O Ministério Público do Estado de Alagoas requereu, na noite do último sábado (27), as prisões preventivas de Bruno Barbosa Vilar e José Henrique Queiroz Barbosa, ambos acusados de assassinar Gilmário Alencar dos Santos, na madrugada do mesmo dia, no município de Olho d’Água das Flores. Os dois, que tentaram forjar o sequestro da vítima, teriam praticado o homicídio qualificado porque Henrique não queria pagar uma dívida contraída por ele e seu genro, junto a Gilmário, no valor de R$ 16 mil.

Segundo o promotor, a Deic alegou que desconfiou de Henrique Queiroz e do genro dele, conhecido como “Lula”, porque houve contradição em seus depoimentos quando a polícia chegou ao Lavo Jato de propriedade de Henrique, para onde a vítima teria se dirigido, de acordo com a família, para cobrar a dívida.

[Entradas de dados armazenados]
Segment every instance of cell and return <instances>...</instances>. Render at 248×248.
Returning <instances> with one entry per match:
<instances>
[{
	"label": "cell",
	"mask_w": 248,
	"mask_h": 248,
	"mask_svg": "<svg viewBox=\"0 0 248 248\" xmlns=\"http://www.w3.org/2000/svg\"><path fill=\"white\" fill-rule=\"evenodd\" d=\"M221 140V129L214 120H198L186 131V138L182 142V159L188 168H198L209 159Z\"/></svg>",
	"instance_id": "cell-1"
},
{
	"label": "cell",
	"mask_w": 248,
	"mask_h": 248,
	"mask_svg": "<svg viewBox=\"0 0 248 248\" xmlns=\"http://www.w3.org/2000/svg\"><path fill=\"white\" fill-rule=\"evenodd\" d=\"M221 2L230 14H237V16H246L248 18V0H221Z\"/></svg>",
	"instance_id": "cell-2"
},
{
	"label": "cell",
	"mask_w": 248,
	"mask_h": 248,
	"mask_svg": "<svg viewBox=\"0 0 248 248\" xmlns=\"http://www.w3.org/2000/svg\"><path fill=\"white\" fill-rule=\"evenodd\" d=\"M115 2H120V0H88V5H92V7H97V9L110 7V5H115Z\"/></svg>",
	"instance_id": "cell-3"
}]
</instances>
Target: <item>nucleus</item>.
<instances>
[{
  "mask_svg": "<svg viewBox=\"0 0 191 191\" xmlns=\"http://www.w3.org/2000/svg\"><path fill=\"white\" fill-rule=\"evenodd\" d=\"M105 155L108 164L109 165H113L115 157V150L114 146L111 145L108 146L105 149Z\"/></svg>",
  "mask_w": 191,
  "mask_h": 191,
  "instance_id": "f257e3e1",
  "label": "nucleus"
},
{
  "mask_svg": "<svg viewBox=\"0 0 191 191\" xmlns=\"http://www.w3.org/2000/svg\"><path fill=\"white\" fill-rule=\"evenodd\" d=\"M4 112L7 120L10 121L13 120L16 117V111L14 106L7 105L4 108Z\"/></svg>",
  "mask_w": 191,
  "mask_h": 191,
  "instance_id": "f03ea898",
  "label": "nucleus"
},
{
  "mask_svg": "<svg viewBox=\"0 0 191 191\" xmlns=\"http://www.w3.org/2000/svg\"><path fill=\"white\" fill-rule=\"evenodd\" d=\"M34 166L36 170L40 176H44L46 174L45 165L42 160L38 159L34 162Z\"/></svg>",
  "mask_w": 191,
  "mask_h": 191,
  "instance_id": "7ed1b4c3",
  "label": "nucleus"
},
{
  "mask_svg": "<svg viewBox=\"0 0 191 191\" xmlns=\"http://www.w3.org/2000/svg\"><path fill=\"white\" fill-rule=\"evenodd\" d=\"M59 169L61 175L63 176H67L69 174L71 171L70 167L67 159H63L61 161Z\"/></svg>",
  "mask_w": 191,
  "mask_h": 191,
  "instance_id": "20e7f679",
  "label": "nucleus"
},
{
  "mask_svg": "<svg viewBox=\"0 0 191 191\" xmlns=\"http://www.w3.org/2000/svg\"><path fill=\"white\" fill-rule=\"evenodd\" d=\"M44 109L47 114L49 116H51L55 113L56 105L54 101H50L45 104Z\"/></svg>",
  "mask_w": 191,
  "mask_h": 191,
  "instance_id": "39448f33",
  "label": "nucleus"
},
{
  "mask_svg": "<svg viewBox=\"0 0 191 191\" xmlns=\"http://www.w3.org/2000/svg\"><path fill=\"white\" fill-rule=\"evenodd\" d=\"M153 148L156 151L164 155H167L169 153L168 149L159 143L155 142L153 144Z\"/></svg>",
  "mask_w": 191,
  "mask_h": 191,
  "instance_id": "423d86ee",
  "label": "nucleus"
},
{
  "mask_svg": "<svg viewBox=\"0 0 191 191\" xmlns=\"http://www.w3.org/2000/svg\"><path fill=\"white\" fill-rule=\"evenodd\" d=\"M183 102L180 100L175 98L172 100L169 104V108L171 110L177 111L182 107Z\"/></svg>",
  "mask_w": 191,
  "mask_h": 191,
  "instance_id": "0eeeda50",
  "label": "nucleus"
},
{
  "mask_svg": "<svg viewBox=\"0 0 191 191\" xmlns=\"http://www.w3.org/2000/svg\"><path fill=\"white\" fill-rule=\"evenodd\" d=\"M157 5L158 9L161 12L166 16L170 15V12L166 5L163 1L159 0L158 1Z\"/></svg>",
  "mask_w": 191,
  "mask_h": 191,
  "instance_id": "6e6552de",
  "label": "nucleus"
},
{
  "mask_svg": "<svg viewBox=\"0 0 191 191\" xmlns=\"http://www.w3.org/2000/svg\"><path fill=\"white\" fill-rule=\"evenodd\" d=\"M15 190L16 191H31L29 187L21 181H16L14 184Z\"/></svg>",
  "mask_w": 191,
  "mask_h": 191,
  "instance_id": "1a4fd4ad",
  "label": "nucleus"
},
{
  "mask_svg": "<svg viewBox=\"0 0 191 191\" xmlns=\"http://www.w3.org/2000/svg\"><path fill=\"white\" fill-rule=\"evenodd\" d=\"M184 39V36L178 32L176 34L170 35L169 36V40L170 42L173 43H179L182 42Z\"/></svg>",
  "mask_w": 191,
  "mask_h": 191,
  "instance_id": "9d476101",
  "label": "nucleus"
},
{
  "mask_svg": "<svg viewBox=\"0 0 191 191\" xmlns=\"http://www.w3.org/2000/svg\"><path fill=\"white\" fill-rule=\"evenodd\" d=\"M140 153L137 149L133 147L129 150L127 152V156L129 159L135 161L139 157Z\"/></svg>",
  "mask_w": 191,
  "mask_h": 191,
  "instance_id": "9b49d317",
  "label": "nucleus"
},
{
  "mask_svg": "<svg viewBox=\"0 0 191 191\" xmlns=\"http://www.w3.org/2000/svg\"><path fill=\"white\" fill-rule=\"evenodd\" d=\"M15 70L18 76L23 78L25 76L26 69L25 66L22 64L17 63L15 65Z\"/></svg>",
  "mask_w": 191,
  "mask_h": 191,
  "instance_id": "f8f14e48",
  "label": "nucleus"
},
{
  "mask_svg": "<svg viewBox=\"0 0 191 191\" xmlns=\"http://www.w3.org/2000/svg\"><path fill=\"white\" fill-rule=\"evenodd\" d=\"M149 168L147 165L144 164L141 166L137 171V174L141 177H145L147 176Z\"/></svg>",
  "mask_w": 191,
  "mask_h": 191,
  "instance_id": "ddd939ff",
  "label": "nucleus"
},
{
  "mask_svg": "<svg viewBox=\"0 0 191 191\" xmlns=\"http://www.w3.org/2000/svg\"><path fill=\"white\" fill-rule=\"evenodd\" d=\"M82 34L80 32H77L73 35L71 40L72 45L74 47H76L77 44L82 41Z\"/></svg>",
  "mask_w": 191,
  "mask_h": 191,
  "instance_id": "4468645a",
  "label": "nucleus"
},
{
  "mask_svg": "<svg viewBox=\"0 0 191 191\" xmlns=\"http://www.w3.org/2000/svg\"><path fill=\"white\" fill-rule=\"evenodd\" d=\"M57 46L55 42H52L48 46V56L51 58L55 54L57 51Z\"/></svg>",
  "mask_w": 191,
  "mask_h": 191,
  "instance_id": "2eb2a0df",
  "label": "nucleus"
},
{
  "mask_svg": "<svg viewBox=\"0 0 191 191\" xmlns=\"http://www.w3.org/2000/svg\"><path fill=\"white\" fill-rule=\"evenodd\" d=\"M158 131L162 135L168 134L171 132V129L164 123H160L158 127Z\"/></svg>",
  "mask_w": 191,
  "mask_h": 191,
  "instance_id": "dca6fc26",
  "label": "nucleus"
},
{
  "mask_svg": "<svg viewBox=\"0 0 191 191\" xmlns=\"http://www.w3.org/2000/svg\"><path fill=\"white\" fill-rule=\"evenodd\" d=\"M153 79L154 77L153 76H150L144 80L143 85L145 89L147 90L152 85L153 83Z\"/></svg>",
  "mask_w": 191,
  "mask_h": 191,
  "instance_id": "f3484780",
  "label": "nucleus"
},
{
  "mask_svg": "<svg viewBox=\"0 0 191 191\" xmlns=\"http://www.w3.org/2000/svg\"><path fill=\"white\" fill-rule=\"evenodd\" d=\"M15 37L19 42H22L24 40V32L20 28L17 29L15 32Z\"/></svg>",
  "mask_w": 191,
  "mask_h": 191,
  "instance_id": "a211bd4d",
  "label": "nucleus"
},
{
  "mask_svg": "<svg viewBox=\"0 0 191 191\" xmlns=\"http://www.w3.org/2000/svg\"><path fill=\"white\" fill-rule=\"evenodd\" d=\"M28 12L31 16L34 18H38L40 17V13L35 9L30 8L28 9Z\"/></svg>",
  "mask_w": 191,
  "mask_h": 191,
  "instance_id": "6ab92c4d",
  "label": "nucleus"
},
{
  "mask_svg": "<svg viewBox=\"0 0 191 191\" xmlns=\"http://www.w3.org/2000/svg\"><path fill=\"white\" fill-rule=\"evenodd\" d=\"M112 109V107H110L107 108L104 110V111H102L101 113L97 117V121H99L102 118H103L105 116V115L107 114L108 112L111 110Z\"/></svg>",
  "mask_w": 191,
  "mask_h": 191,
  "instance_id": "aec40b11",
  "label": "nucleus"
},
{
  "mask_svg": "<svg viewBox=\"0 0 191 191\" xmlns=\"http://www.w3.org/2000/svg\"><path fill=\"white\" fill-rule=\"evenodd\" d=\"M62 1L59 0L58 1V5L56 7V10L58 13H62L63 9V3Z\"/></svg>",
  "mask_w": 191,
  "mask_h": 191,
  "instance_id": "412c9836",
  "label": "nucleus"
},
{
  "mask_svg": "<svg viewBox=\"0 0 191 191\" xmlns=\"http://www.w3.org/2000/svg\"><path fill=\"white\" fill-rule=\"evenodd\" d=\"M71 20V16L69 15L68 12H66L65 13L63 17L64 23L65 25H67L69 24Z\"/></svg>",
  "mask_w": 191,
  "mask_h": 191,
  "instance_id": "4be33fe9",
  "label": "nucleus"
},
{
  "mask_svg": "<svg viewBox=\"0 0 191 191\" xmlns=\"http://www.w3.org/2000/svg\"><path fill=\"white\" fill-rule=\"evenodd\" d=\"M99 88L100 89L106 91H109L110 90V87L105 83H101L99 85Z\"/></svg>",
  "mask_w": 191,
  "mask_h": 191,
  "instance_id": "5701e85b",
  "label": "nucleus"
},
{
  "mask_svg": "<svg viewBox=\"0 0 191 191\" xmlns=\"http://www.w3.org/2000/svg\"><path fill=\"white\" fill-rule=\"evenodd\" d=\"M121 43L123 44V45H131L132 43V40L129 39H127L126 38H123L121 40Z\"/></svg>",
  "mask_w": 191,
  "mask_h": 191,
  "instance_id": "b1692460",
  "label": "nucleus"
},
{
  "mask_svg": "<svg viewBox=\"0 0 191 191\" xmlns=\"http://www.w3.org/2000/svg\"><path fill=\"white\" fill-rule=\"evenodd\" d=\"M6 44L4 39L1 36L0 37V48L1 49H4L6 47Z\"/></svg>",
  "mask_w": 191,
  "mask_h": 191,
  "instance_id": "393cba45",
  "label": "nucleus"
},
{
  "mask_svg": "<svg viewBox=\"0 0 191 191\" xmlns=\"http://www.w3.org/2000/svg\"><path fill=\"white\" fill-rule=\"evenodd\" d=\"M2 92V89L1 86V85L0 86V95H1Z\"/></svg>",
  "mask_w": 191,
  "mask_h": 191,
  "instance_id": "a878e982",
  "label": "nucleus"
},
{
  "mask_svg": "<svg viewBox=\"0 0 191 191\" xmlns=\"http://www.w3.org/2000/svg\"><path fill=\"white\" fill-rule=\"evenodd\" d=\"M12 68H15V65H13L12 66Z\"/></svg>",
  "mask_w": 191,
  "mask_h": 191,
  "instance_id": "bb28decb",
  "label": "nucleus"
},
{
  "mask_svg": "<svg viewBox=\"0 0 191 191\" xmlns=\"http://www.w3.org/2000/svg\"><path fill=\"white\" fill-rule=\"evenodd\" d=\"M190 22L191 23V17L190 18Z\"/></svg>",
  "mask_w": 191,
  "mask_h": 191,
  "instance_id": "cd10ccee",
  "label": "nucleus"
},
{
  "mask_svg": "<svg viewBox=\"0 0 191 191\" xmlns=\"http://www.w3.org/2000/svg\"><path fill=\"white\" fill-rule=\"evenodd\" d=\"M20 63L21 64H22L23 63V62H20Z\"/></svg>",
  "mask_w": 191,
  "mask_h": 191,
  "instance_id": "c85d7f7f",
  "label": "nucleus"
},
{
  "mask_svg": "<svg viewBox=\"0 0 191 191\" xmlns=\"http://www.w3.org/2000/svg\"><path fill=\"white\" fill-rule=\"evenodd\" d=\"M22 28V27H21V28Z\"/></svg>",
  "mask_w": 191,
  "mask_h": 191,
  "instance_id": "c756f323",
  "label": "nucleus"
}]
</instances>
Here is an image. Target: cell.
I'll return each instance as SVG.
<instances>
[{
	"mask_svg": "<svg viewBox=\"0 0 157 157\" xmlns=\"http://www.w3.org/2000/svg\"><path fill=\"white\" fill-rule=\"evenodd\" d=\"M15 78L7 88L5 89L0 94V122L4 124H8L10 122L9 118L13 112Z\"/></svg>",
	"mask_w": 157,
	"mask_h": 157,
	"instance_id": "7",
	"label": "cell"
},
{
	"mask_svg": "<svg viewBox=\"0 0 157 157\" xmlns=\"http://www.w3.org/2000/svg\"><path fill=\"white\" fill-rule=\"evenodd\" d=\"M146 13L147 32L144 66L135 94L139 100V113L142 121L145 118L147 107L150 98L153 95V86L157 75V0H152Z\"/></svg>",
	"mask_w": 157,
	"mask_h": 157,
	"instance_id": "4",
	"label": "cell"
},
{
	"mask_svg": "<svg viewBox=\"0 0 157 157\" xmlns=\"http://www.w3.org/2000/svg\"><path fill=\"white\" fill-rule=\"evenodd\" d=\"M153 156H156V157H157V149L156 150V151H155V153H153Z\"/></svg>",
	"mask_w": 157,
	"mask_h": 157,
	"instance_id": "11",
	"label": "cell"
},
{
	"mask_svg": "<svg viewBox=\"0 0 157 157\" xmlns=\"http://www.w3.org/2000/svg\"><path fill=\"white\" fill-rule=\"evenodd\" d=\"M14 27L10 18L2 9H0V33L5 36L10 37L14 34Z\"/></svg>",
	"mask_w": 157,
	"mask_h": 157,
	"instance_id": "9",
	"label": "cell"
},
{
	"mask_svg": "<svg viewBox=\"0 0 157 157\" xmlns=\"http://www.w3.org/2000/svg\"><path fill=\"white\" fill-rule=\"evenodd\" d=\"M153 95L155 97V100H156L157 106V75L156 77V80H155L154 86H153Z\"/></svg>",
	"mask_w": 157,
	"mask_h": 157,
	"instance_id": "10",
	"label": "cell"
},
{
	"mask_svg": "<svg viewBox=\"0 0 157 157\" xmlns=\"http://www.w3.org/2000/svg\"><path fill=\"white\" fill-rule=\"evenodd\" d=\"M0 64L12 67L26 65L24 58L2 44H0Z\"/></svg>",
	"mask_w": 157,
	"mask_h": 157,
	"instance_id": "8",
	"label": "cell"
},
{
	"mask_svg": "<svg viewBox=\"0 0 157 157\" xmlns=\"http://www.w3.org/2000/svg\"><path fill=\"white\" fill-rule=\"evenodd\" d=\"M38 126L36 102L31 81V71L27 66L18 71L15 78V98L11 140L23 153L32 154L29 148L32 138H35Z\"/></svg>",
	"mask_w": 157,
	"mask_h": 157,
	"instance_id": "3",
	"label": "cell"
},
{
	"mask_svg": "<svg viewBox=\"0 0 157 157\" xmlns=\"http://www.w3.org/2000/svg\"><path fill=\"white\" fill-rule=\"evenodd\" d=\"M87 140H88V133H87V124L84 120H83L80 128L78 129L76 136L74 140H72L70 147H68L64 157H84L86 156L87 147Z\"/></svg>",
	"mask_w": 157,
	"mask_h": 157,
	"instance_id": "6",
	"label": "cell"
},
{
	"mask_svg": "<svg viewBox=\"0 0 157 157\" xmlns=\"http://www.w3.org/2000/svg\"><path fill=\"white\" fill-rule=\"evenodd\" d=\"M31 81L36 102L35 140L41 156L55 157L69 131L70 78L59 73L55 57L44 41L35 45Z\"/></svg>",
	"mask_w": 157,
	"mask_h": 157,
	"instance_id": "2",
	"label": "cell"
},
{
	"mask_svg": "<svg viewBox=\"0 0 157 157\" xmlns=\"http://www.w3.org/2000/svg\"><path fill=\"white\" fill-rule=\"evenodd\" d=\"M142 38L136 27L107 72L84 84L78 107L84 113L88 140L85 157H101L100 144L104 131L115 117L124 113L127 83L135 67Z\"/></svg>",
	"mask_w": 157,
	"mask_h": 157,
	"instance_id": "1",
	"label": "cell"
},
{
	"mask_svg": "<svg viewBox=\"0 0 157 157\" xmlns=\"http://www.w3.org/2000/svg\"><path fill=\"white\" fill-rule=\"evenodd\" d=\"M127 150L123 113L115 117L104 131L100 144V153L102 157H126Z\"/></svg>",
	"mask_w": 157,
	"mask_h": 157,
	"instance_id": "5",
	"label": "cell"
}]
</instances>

> LISTA DE TAREFAS
1. Responda com base no texto sobre o homicídio de Gilmário Alencar dos Santos:
(a) Em que município ocorreu o crime?
(b) Qual era o valor da dívida mencionada?
(c) Por qual apelido o genro de Henrique Queiroz era conhecido?
2. No texto sobre o homicídio de Gilmário Alencar dos Santos, reescreva de forma mais curta o parágrafo que começa com "O Ministério Público do Estado de Alagoas requereu" e mantenha os fatos principais.
3. Prossiga com o texto sobre o homicídio de Gilmário Alencar dos Santos a partir do ponto em que ele termina.

> RESPOSTAS DADAS
1.
(a) Em Olho d’Água das Flores.
(b) R$ 16 mil.
(c) “Lula”.

2. Na noite de sábado (27), o Ministério Público de Alagoas pediu a prisão preventiva de Bruno Barbosa Vilar e José Henrique Queiroz Barbosa. Os dois são acusados de matar Gilmário Alencar dos Santos na madrugada do mesmo dia, em Olho d’Água das Flores, e de tentar forjar o sequestro da vítima. O crime teria sido cometido porque Henrique não queria pagar uma dívida de R$ 16 mil que ele e o genro tinham com Gilmário.

3.
Manutenção da ordem pública

Kleytionne Pereira Sousa também argumentou a necessidade da manutenção da ordem pública no pedido de prisão preventiva. “É importante lembrar que para a decretação da prisão preventiva de uma pessoa deve ser observada, no caso concreto, a existência dos pressupostos autorizadores da medida cautelar, que nada mais são que a prova da existência do crime mais os indícios suficientes de autoria, demonstrados nos presentes autos. E, além desses pressupostos, deve estar presente também uma das fundamentações descritas no artigo 312 do CPP, capazes de justificar a segregação cautelar, quais sejam: garantia da ordem pública, da ordem econômica, conveniência da instrução criminal ou para assegurar a aplicação da lei penal. Nesta hipótese em questão, a garantia da ordem pública justifica a excepcional decretação da prisão preventiva dos flagrados, posto que existem nos autos elementos concretos indicativos acerca da periculosidade das suas condutas, associadas à gravidade do delito cometido, no qual os suspeitos foram preso em circunstâncias de flagrante”, detalhou.